Through the Door on Your Knees
R.N. Hogan tells a story that while one of Noah’s sons was out, he saw a giraffe. Coming home, at the time when the ark was being completed, he said, “Father, we have made a terrible mistake in building the ark.” The father said, “How is that my son?” The son said, “Why, you know that we are to take in two of every kind of beast, and I saw in the mountains some beasts with heads twenty to thirty feet high. Now they can never get into the ark through that low door, so we will have to alter it.” Noah said, “My son, I made that door just as God directed, and it will remain as it is. It will be right.” The son said, “Never, father. This beast I saw can never get through that door.” The father said, “Well, son, we will wait on God and see.” When the giraffes walked up to the door, Noah and his sons watched them with keen interest. The giraffes halted and looked—looked into the ark and looked at the howling storms and raging waters outside. Then the leader, by degrees, lowered his head and got on his knees, and crawled in, and the other followed.

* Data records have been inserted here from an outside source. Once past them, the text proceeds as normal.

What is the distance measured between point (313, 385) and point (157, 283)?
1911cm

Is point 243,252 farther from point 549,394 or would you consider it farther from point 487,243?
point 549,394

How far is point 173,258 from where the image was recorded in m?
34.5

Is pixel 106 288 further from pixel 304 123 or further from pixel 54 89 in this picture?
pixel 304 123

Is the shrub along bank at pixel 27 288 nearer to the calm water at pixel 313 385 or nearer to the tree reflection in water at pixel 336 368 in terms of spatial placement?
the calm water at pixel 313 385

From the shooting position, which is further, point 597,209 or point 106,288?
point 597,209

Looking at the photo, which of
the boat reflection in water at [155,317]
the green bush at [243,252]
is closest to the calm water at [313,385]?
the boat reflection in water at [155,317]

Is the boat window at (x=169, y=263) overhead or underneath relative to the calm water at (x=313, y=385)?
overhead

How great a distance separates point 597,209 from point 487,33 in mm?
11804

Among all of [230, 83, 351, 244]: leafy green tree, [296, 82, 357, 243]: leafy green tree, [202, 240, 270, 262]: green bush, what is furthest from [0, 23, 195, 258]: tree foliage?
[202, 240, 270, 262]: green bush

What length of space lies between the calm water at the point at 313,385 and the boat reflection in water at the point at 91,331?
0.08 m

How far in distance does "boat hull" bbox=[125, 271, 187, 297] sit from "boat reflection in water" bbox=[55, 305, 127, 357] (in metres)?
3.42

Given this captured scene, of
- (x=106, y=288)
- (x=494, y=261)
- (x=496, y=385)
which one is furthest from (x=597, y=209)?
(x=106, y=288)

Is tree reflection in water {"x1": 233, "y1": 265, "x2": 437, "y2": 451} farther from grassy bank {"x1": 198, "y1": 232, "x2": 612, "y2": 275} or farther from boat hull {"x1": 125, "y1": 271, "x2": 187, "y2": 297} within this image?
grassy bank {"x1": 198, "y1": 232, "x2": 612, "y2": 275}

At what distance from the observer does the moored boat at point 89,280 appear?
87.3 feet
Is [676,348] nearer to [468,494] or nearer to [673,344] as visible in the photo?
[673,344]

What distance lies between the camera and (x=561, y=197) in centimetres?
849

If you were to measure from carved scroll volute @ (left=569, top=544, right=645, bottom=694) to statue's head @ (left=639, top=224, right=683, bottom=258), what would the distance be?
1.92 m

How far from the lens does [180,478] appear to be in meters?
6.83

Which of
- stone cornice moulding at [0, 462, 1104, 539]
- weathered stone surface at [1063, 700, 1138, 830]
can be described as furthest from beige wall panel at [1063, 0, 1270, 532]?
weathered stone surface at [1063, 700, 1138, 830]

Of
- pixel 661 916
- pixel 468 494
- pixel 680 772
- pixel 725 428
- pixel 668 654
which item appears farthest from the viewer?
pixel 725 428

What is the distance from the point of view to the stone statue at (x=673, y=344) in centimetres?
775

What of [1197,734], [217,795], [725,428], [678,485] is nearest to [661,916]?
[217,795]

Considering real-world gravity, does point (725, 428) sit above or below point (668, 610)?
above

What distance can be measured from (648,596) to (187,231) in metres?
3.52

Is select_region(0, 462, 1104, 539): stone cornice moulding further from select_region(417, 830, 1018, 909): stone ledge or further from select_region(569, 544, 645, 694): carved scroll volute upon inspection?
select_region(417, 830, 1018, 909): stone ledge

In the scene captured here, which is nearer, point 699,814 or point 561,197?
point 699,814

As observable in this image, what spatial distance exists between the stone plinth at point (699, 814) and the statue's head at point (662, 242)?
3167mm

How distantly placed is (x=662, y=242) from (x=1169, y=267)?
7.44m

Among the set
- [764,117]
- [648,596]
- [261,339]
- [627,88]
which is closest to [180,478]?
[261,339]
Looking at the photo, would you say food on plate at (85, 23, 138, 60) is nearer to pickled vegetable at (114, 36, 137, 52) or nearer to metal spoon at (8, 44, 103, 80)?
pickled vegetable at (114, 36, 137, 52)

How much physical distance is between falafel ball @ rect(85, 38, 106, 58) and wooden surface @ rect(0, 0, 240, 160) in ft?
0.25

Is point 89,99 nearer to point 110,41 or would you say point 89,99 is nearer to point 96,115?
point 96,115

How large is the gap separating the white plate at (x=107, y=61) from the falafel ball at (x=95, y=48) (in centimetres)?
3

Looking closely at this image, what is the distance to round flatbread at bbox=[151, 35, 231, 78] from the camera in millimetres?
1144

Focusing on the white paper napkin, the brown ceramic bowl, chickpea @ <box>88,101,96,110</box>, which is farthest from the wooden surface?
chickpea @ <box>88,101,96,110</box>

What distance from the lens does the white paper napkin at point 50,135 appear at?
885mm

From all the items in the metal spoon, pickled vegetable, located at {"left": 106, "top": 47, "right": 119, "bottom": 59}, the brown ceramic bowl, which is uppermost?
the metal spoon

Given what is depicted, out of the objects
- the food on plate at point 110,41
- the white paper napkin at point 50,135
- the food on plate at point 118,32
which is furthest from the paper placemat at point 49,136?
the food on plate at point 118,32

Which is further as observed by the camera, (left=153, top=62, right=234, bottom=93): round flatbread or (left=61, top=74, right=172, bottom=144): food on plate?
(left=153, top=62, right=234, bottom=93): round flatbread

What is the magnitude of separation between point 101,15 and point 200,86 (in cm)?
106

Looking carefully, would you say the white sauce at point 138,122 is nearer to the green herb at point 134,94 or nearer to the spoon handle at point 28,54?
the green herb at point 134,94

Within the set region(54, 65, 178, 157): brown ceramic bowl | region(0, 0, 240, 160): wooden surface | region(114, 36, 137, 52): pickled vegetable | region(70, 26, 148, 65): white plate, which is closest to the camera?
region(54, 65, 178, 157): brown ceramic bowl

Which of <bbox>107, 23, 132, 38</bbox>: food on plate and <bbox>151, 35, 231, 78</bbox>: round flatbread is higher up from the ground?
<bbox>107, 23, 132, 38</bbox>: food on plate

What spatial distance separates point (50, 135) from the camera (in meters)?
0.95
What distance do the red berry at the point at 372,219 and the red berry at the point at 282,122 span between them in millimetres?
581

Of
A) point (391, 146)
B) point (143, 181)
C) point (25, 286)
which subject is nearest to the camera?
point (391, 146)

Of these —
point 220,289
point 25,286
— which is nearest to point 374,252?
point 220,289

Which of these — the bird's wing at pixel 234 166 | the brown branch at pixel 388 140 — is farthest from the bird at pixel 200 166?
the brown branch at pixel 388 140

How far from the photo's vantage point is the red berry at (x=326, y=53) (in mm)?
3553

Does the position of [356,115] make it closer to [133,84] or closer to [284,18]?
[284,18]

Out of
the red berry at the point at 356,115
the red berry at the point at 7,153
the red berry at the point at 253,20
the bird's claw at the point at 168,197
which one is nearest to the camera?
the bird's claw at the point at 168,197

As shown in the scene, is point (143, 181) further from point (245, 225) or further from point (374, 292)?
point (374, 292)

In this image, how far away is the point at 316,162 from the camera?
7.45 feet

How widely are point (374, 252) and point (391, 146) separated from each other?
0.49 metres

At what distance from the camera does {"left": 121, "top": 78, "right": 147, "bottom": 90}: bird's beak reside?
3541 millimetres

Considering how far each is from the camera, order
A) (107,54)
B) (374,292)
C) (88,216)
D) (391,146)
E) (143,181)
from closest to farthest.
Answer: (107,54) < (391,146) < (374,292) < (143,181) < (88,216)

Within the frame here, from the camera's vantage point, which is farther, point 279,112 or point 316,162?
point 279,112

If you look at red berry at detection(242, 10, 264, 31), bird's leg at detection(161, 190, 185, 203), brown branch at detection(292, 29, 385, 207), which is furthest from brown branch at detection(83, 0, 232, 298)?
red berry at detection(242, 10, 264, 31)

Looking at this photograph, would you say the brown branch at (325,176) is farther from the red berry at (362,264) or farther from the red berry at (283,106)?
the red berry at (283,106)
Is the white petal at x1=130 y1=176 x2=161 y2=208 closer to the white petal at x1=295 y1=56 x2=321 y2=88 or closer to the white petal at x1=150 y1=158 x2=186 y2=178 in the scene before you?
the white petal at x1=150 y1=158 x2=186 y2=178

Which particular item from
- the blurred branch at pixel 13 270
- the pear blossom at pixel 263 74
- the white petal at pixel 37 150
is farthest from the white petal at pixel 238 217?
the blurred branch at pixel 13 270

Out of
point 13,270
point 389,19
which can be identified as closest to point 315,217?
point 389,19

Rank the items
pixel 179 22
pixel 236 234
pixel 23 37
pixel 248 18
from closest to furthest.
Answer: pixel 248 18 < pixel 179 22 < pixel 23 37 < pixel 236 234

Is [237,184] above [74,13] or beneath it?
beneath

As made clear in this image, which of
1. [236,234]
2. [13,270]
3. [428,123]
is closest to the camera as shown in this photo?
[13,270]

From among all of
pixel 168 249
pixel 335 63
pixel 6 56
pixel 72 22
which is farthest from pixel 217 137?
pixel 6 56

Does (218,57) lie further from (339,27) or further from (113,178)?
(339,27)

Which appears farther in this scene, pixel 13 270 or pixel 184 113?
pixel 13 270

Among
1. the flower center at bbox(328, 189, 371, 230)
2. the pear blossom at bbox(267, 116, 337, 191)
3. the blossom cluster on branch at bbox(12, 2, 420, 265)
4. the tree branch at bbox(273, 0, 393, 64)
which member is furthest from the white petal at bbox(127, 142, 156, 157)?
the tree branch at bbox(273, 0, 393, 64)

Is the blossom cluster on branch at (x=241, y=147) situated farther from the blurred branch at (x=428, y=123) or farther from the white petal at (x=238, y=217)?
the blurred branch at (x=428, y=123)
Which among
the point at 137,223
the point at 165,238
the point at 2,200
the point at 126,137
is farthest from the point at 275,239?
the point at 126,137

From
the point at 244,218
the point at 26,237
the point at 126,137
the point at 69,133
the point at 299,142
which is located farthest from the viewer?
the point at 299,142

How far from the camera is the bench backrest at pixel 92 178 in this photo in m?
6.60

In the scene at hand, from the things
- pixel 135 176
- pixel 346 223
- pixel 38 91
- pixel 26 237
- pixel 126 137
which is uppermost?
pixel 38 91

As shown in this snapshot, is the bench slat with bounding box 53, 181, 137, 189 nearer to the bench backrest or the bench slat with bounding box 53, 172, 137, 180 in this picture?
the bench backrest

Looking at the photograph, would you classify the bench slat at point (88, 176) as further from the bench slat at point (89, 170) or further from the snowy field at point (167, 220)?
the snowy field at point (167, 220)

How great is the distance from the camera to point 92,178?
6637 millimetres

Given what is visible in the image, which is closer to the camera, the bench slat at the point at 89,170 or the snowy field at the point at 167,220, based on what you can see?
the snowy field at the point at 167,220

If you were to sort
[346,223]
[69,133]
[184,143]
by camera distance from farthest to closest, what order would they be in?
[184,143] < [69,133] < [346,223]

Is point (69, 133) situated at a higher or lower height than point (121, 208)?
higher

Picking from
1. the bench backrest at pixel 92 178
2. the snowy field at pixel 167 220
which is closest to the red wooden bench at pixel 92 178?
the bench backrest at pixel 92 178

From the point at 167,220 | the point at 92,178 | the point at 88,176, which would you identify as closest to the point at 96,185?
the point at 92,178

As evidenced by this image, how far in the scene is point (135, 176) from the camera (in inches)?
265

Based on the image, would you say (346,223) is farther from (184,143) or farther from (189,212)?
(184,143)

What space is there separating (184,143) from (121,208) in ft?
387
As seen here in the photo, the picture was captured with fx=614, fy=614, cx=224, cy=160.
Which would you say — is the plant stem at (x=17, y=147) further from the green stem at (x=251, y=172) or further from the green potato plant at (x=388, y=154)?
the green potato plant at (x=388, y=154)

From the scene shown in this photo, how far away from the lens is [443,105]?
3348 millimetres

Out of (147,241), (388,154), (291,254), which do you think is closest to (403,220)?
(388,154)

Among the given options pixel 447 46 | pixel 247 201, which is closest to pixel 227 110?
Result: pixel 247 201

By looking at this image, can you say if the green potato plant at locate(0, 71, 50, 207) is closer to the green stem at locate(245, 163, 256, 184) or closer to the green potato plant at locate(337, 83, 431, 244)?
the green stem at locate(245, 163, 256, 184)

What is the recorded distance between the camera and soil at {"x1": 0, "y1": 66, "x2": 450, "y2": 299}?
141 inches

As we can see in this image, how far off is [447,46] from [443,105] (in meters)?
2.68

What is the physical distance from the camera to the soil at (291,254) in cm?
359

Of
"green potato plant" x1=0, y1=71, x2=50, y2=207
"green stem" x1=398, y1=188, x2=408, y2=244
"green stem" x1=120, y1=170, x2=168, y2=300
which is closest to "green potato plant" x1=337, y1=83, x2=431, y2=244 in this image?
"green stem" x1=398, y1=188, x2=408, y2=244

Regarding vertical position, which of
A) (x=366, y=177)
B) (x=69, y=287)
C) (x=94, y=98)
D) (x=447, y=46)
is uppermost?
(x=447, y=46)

Hogan’s parable illustrates the importance of humility. God has revealed conditions for salvation. We must believe (John 8:24), repent (Acts 17:30), confess (Matt. 10:32-33), and be baptized to be saved (Mark 16:16; 1 Pet. 3:21). After conversion, we must continue to walk in the light to enjoy the continual cleansing of Christ’s blood (1 John 1:7). These may not be the conditions we would have made if we were in God’s shoes. They may conflict with the plan we heard growing up. But if we want to go to heaven, we must obey God’s commandments (Heb. 5:9).
God’s door to salvation may seem a little low for our tastes. Only those who are willing to get on their knees will be able to enter through it and be saved. Remember, “God opposes the proud but give grace to the humble” (1 Pet. 5:5).